The hierarchy of approaches to tobacco control

Tobacco represents the single most preventable cause of disease and death in the world today. Of 260 million male deaths in the developed world between 1950 and 2000, it is estimated that 50 million will be due to smoking. In the oral and craniofacial region tobacco use has been associated with the occurrence of cleft palate, periodontal disease and tooth loss, and a variety of soft tissue lesions including oral cancer. For example, smoking is estimated to account for 92% of cancers of the lip, oral cavity and pharynx. Few studies have examined relative efficiency of the many different approaches to tobacco control but, in general, legislative approaches such as increasing tobacco taxes and prohibiting advertising are most effective and those based on printed educational materials and cessation groups, the least effective. In all cases, advice or intervention by health care professionals ranked among the most effective non-legislative approaches to control.
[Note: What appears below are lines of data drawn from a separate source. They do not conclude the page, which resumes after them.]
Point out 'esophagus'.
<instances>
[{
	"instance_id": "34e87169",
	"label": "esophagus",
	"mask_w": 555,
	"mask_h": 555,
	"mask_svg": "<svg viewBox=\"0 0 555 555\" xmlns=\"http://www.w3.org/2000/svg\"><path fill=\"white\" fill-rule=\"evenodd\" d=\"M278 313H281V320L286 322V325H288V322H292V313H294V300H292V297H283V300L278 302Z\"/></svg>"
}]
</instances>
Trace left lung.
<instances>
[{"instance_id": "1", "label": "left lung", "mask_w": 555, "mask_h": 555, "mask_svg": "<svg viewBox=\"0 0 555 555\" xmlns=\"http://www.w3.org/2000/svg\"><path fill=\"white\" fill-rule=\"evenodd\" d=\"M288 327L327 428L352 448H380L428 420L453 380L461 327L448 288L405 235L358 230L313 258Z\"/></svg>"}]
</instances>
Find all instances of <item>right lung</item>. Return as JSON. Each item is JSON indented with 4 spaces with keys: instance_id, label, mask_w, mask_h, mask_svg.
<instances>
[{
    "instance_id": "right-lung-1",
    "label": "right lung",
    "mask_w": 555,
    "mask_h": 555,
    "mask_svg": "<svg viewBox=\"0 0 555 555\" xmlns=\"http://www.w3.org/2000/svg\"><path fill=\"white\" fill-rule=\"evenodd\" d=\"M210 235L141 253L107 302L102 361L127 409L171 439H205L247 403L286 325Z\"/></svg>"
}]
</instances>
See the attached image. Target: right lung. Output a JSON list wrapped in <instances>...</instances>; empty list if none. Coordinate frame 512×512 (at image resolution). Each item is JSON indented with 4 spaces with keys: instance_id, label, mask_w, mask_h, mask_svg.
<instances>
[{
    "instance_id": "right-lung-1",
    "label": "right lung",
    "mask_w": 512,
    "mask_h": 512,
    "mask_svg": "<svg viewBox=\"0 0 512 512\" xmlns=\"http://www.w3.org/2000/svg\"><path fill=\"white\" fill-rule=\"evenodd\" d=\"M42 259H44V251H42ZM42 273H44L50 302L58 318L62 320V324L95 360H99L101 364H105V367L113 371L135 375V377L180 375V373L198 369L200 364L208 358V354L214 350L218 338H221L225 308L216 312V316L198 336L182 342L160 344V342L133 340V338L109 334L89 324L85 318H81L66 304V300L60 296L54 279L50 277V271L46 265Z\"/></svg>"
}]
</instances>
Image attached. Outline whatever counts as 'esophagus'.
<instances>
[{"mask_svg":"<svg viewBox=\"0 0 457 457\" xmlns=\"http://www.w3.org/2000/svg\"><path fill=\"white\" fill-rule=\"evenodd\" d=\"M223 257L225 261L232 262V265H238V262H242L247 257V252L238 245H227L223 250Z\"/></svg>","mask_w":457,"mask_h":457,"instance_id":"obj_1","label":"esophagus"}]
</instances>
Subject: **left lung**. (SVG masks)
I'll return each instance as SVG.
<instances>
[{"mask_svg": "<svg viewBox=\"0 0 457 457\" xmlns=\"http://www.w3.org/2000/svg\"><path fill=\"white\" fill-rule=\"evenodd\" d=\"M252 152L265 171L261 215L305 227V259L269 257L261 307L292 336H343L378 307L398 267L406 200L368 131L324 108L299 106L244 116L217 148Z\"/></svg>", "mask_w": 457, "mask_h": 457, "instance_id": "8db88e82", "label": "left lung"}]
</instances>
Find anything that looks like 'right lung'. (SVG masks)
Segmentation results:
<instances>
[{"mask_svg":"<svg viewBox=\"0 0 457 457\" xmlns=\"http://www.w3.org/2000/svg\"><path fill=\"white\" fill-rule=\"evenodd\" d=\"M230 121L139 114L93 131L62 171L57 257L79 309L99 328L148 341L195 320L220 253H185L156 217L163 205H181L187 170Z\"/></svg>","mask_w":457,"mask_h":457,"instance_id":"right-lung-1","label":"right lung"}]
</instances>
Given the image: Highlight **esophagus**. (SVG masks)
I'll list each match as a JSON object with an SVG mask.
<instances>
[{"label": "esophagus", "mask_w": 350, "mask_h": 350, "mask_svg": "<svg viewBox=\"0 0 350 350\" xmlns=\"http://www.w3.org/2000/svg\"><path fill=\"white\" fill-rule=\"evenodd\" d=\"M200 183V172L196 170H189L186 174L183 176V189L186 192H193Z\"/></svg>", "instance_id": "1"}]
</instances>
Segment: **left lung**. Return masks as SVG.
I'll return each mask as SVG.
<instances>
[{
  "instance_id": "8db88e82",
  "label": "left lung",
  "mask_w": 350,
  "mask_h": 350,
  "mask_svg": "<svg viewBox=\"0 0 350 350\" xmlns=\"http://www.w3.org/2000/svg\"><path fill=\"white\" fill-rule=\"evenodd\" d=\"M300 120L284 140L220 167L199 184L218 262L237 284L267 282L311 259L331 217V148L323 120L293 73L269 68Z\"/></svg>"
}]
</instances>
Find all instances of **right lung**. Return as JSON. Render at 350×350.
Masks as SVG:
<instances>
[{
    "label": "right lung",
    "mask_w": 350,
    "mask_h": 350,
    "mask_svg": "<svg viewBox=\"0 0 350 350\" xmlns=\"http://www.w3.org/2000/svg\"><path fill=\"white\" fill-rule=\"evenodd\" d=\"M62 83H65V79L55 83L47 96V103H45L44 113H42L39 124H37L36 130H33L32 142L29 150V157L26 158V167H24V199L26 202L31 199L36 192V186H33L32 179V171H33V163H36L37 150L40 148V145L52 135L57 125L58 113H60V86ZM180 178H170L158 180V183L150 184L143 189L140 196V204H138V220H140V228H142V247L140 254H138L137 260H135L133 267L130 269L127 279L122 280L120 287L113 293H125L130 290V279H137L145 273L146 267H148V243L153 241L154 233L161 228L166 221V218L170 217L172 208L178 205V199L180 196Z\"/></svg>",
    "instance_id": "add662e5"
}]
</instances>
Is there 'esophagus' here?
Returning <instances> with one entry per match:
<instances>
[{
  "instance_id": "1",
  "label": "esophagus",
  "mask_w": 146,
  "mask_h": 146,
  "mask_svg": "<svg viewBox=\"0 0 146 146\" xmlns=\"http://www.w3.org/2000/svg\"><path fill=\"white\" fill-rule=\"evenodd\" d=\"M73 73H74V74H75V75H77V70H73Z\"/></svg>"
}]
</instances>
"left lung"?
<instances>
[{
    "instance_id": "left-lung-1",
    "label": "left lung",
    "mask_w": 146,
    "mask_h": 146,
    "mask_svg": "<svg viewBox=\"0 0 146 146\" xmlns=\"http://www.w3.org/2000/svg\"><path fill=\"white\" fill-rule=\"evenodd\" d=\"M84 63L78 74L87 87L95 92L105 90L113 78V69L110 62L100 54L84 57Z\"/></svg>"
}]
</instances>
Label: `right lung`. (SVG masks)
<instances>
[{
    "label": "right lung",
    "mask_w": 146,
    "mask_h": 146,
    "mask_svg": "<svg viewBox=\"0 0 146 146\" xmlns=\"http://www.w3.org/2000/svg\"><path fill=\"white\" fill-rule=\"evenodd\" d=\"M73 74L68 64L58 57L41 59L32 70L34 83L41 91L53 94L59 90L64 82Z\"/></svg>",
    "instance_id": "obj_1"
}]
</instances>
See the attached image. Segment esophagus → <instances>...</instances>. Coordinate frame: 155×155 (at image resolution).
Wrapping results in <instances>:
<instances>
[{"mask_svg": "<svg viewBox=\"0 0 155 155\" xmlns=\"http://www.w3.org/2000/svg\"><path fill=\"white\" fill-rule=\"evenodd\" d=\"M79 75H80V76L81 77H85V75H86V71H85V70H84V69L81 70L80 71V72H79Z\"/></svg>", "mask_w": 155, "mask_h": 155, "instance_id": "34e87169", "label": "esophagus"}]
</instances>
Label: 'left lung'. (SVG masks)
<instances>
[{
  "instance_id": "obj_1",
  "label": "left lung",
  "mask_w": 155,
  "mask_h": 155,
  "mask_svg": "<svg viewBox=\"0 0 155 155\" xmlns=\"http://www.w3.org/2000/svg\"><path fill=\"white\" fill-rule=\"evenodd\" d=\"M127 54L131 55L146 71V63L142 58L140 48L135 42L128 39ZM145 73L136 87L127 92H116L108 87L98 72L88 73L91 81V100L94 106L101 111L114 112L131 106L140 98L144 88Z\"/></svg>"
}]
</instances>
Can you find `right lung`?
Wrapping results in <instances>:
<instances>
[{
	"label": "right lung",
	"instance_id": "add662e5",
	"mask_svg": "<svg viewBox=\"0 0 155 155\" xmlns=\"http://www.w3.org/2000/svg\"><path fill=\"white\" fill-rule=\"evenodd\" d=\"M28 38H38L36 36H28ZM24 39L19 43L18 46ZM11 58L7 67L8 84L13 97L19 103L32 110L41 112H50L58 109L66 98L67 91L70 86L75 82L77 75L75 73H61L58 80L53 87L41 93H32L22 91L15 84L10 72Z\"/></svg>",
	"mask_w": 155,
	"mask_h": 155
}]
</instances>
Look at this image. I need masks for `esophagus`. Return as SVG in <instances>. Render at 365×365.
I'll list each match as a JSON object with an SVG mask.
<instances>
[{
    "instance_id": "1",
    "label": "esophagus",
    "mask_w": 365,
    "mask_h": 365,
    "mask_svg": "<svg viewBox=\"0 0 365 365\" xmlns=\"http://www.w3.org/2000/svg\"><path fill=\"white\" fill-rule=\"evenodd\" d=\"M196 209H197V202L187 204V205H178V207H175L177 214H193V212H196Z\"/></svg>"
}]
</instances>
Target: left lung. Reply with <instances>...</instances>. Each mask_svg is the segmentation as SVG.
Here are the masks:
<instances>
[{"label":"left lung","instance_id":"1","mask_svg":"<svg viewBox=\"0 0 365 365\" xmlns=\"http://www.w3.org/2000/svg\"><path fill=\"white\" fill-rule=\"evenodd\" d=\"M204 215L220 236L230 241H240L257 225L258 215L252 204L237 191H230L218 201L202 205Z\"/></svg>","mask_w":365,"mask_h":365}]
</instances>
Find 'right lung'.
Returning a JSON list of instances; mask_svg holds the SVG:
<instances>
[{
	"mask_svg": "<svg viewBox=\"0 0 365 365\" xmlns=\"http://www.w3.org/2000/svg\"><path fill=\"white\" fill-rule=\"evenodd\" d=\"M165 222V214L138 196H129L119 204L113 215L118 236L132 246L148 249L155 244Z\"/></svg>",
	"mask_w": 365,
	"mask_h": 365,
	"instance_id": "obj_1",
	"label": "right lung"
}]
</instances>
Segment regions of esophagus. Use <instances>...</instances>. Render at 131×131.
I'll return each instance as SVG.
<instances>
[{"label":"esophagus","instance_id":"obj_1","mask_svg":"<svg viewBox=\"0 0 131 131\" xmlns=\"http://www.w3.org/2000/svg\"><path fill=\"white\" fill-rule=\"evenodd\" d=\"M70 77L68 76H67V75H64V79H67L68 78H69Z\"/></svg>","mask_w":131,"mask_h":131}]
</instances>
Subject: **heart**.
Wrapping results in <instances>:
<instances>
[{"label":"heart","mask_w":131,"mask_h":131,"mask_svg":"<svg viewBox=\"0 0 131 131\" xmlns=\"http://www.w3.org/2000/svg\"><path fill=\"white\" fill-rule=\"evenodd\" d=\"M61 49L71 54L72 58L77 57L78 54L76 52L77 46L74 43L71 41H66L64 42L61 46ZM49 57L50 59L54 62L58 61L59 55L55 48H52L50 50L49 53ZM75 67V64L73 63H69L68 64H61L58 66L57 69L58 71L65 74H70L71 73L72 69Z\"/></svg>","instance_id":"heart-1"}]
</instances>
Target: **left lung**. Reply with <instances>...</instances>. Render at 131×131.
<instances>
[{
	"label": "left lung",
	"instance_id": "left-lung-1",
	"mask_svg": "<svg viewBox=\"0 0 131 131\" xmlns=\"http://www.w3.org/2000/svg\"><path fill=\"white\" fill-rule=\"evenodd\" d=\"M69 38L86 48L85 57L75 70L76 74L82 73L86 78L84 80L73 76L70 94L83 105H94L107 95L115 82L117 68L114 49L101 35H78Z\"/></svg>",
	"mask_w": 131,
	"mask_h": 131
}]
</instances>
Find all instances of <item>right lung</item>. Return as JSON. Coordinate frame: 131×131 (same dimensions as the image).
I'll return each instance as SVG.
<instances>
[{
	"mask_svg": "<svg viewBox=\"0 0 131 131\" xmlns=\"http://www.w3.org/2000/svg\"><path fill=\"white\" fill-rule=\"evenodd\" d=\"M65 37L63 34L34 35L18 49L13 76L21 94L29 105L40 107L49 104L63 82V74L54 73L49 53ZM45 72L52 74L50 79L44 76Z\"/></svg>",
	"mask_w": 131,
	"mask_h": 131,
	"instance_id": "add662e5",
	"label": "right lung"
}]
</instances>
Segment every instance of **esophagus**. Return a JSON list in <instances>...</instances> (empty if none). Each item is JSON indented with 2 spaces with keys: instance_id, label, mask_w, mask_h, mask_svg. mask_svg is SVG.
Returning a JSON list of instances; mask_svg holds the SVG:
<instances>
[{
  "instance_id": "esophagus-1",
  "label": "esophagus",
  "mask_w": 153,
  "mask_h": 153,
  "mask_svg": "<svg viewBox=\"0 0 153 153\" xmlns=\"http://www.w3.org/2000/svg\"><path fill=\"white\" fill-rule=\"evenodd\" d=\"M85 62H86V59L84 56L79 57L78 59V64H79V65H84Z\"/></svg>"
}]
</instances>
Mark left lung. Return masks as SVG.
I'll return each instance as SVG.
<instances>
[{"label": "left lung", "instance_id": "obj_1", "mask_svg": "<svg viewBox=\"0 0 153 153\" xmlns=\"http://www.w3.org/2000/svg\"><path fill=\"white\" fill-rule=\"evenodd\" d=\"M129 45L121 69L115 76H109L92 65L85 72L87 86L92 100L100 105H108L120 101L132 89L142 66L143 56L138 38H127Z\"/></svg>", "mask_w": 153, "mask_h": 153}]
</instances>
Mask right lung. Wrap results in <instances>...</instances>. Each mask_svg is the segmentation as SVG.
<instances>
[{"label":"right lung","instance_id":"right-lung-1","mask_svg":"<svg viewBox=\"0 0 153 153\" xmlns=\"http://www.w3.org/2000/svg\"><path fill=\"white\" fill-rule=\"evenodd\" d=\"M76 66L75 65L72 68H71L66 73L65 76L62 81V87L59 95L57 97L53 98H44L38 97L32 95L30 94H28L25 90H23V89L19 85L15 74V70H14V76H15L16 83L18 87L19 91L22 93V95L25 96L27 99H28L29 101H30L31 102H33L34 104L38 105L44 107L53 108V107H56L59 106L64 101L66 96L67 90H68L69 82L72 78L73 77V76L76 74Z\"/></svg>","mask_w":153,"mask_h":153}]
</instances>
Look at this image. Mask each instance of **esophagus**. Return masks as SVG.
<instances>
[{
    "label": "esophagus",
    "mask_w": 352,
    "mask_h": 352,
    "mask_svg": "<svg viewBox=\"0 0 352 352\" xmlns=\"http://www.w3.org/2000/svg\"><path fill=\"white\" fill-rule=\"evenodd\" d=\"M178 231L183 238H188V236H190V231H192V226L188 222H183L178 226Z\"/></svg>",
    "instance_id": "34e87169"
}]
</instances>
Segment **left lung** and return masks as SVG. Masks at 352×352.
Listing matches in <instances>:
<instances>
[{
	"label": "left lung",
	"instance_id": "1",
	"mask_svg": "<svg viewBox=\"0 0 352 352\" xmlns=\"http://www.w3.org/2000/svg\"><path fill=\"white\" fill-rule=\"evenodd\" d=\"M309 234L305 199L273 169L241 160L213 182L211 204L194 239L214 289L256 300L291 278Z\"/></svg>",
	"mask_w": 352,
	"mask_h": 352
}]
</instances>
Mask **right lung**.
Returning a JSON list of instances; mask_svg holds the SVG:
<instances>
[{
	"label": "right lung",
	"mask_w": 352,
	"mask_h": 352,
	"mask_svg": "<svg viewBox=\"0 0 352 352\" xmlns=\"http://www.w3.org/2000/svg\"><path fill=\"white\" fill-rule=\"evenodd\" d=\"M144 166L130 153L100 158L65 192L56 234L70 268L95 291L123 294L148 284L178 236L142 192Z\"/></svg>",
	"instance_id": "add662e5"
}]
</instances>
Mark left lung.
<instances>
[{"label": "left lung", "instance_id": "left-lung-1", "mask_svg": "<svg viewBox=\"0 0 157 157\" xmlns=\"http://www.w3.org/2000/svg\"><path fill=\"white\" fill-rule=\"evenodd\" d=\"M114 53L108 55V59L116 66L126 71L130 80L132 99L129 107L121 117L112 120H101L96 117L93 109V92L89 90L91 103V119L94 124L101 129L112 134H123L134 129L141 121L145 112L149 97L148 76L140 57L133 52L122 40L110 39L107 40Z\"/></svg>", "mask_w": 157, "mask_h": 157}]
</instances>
A very wide range of professionally-based interventions have been described, including pharmacologic interventions, behavioral approaches and group counseling. The dental profession has a unique opportunity to influence tobacco use by their patients. Its use is almost always immediately evident to the dentist or dental assistant in terms of odor, staining, poor oral hygiene or obvious oral disease. There is also a tendency for the length of personal contact with the dentist to be greater than with a physician. Guidelines are now available that provide the dental professional with advice on the best approaches to tobacco control with their patients.